A few folks helped us along our way. Mark Thompson, Black Sheep Printing and Sheldon Galleries, Belfast gave each piece such a professional glow. Ursula, Samantha, Deirdre, Jackie, Wesley and Gordon also helped us along the way.
The Hookery ladies also deserve a huge thanks from me because when I originally mentioned the project to them they were immediately, and unquestionably, agreeable and also because of the amount of personal time they have dedicated to it.
It took a few long weeks from start to finish and here are photos of the works-in-progress.
We had additional help with poppy production from 3 ladies belonging to Women's Arts and Crafts, an affiliated member of Small Steps Community Development in Duncairn, North Belfast.
Quite a bit of thought went into each piece, and although we are not historians, we tried our best to make the pieces relevant, to represent as many aspects of the Somme, the local area and the men as possible. Each piece has similarities but also subtle differences.
· The words we have used surrounding the poppies were their words, of their time, reflecting both the horror of war and also how the normality of life went on at the same time, illustrated by ‘the guns are going now’, ‘shake a man’s nerves’ …... and then mention of ‘nice weather’ and ‘plum duff’
· We used quotations applicable to the particular area where the pieces are to be displayed. For example, we used quotations from the diaries of Tom McKinney from Sentry Hill for the piece to be displayed at Mossley Mill and quotations from speeches made by Lt. Col.
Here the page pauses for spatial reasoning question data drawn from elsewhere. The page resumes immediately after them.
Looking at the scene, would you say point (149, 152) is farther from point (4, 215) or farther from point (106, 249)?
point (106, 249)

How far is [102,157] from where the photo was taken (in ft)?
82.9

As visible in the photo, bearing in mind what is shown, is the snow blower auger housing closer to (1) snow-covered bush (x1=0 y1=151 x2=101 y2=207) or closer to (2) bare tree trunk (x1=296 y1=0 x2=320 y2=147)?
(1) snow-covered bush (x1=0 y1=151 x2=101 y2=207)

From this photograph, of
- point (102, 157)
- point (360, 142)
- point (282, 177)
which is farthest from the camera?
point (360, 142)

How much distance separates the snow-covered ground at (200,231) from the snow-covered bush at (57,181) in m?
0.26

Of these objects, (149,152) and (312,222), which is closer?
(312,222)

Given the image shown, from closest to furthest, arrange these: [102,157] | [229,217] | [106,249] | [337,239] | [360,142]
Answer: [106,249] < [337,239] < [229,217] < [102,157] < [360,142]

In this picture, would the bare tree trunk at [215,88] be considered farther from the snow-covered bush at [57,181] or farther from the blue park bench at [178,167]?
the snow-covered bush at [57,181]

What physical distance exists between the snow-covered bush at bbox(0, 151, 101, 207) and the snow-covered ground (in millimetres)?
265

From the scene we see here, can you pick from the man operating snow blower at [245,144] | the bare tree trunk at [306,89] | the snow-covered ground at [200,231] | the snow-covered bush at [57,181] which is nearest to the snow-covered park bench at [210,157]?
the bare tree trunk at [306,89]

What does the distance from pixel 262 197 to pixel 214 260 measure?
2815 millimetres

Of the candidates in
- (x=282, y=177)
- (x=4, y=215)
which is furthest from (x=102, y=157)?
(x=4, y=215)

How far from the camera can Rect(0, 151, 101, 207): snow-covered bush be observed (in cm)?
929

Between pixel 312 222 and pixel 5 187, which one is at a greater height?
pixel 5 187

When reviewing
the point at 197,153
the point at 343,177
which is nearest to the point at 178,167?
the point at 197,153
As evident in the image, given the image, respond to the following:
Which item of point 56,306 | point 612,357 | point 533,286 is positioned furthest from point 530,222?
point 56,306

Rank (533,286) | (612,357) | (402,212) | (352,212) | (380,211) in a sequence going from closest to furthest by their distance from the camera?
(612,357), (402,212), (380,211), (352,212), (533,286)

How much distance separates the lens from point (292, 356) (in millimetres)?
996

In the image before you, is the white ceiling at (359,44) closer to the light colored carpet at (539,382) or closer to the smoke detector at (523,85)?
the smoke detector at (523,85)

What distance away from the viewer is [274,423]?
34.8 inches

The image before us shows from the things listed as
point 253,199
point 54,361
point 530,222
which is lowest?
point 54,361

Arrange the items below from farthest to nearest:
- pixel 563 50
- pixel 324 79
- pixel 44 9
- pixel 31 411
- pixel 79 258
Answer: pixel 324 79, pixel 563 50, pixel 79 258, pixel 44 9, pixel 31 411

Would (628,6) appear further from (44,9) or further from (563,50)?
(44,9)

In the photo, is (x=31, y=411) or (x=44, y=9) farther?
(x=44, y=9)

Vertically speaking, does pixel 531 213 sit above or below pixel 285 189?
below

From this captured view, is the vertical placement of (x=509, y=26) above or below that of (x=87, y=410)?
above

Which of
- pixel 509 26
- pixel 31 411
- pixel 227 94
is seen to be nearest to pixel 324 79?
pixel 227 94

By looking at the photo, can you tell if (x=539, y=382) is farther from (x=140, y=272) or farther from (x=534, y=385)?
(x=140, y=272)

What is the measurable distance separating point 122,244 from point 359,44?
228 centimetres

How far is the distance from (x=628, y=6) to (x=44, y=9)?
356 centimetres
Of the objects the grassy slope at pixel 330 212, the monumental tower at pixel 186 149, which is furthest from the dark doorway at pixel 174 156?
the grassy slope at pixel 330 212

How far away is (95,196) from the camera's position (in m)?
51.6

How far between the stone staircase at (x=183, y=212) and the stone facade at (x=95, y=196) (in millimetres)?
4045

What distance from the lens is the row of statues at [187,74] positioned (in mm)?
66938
H A Packenham who commanded the 11th (Service) Battalion, the Royal Irish Rifles (South Antrim Volunteers) for the piece which will be displayed at Antrim Civic Centre
· We used individual poppies in terms of colour, shape, size, and texture to represent the individuality of each soldier but put them together into a single poppy to represent the regiments and battalions in which they served
· There are 141 individual poppies in each piece to represent the 141 days of the battle
· A linen–type background to the pieces represents the industry in the local area which would have lost so many young men to the war
· And finally, the well-known quotation from the Kohima Epitaph, credited to the poet John Maxwell Edmonds, has been used to link the pieces - For Your Tomorrow / We Gave Our Today.
The Hookery ladies hope everyone enjoys looking at these pieces and hope that they will be meaningful to, and appreciated by, residents of the Borough and future visitors to our Civic Centres.